Consigne écrite a
Dites si chacune de ces affirmations est conforme à l'extrait ci-dessous sur les inégalités patrimoniales. Répondez par oui ou non et citez à chaque fois les mots exacts de l'extrait qui tranchent. (i) En 2020, les 10 % les plus riches possédaient 76 % des propriétés privées dans le monde. (ii) La concentration des patrimoines a reculé depuis le début de la pandémie. (iii) En 2020, la moitié la plus pauvre de la planète détenait plus de 2 % des propriétés privées.

Extrait fourni
-*-

“ Les inégalités patrimoniales existent bien entre femmes et hommes. Et pire, elles sont en augmentation ”
Dans le monde, les inégalités qui ont le plus augmenté sont patrimoniales. L’hyper-concentration patrimoniale s’est encore accentuée depuis le début de la pandémie. À l’échelle planétaire, les 50% les plus pauvres détenaient en 2020 moins de 2% de l’ensemble des propriétés privées et les 10% les plus riches, 76% du total, d’après l’économiste Thomas Piketty. Mais qu’en est-il de l’écart femmes-hommes en la matière ? Comment évolue-t-il ? Pourquoi omet-on si souvent la dimension patrimoniale des inégalités de genre ?

-*-

Support d'exercice
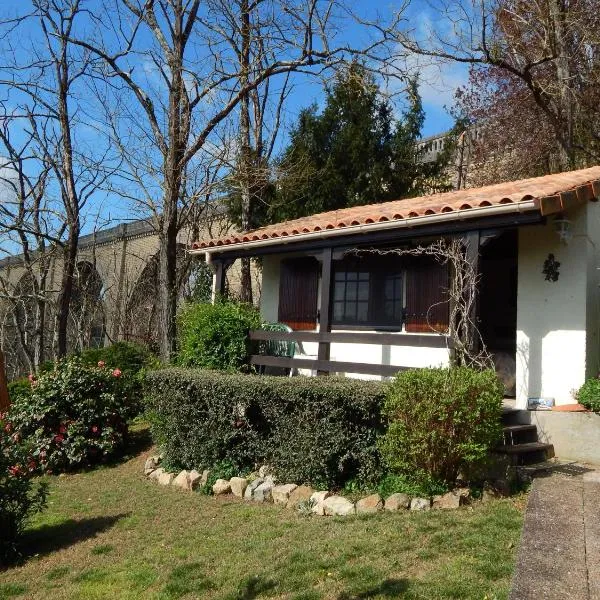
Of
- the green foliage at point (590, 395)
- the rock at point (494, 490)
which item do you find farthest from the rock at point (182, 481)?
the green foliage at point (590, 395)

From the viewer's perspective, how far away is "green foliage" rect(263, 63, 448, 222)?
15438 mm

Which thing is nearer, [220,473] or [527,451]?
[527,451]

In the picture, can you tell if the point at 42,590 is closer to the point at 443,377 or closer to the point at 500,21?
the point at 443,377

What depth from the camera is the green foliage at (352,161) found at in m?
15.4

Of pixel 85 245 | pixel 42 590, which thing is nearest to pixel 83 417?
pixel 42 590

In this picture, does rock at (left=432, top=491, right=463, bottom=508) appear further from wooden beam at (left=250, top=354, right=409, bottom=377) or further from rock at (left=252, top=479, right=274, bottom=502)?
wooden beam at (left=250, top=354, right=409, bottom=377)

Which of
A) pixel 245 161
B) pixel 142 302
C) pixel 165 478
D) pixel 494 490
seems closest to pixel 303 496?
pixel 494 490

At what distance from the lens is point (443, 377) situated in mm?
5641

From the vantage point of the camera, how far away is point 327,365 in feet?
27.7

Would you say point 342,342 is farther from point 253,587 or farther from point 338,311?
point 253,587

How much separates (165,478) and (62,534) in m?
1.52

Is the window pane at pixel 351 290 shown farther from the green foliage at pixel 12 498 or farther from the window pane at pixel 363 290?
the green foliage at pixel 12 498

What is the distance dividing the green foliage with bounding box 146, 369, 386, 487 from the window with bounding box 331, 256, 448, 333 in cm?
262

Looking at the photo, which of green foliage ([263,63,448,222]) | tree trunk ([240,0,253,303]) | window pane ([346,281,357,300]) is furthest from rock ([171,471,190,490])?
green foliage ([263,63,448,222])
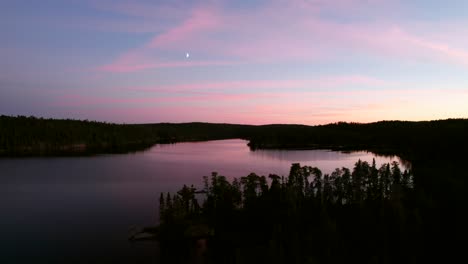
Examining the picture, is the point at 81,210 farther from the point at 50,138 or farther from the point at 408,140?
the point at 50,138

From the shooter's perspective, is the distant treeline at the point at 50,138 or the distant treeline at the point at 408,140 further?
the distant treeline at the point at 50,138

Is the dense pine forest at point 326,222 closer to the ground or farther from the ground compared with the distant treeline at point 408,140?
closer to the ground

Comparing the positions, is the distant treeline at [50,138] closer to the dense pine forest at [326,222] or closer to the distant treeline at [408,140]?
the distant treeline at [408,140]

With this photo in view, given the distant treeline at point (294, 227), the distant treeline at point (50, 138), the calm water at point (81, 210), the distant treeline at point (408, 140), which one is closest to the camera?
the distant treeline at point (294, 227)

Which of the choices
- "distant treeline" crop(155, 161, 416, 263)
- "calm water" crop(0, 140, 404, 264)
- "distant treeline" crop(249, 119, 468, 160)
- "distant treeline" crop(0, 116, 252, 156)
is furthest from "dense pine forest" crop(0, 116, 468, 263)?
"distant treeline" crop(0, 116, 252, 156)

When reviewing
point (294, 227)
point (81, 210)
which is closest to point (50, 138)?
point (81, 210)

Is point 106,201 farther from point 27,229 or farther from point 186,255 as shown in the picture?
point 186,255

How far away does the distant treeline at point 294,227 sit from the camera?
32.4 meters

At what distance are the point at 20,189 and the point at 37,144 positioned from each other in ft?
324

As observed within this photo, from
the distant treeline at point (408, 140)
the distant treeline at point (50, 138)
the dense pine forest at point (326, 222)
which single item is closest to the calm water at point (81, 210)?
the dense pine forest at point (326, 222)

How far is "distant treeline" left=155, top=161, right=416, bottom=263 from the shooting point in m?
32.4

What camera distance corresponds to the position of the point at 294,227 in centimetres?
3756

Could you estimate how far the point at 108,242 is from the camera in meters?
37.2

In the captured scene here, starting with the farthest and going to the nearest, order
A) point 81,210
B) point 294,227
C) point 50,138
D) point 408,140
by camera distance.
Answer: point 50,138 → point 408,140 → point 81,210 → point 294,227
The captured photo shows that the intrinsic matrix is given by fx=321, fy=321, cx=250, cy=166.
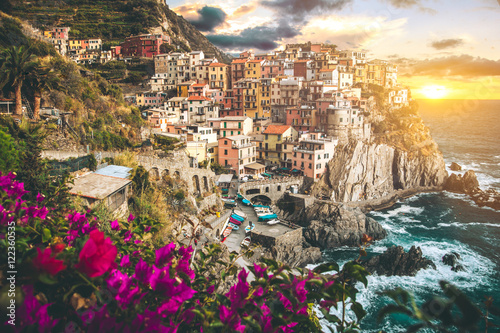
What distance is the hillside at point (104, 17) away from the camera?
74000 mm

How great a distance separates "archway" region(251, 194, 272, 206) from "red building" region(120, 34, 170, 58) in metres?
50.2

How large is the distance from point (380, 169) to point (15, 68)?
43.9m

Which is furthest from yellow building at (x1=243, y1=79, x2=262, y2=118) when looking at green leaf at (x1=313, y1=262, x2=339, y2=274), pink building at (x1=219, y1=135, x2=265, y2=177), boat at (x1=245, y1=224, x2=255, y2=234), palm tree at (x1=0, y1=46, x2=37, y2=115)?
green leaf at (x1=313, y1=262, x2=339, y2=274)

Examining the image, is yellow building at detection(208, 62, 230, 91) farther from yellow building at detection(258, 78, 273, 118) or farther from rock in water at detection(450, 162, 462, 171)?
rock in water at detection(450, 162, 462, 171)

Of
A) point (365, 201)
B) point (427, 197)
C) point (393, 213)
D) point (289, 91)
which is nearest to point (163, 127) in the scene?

-*-

Consigne écrite b
Relevez toutes les lignes des enregistrements ci-dessus où figure le mot « thing ».

Réponse attendue a
(i) Oui : « les 10% les plus riches, 76% du total ».
(ii) Non : « L’hyper-concentration patrimoniale s’est encore accentuée depuis le début de la pandémie ».
(iii) Non : « les 50% les plus pauvres détenaient en 2020 moins de 2% de l’ensemble des propriétés privées ».

Réponse attendue b
Which thing is nearer, [220,473] or [527,451]?
Of pixel 85 245 | pixel 42 590, which thing is nearest to pixel 83 417?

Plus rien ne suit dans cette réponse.